The London-based residential landlord said in a half-year update it had built 700 homes in the first half of the financial year, 53% down on the 1,505 built in the same period in 2019.
It added that it expected housing sales for the year as a whole to be half the level anticipated before the pandemic struck.
This was despite the fact it actually saw sales margins increase in the period over 2019, and revenue from sales increased to £106m from £76m in the prior year.

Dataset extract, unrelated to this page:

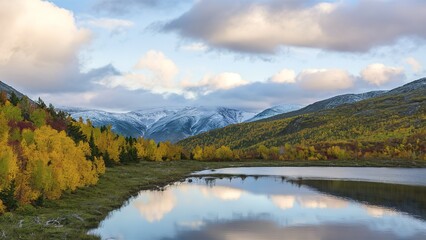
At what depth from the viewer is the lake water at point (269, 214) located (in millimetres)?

Waqar Ahmed, group director of finance at L&Q, said: “Whilst all construction sites are open and have been operational since the summer, their initial closure at the onset of the Covid-19 pandemic has led, and will continue to lead to handover delays of new residential units as we adjust to revised working practices.”
The organisation started work on 1,598 new homes in the six-month period, down by a third from 2,454 in the same period last year.
The falls come after big drops in development spend in 2019 prior to the pandemic, with L&Q “pausing” new development starts last September in response to a weak London market and the need to divert capital spend to repairing fire-safety issues on existing blocks.
The firm started work on 3,945 homes in the year to March 2020, itself 40% down on the 6,428 started the previous year. L&Q has an ambition to build 100,000 homes over a decade, a target which group development director Fiona Fletcher-Smith said in February that the organisation was still committed to.
On September 1 this year the firm announced that long-standing chief executive, David Montague (pictured), was stepping down to pursue other interests.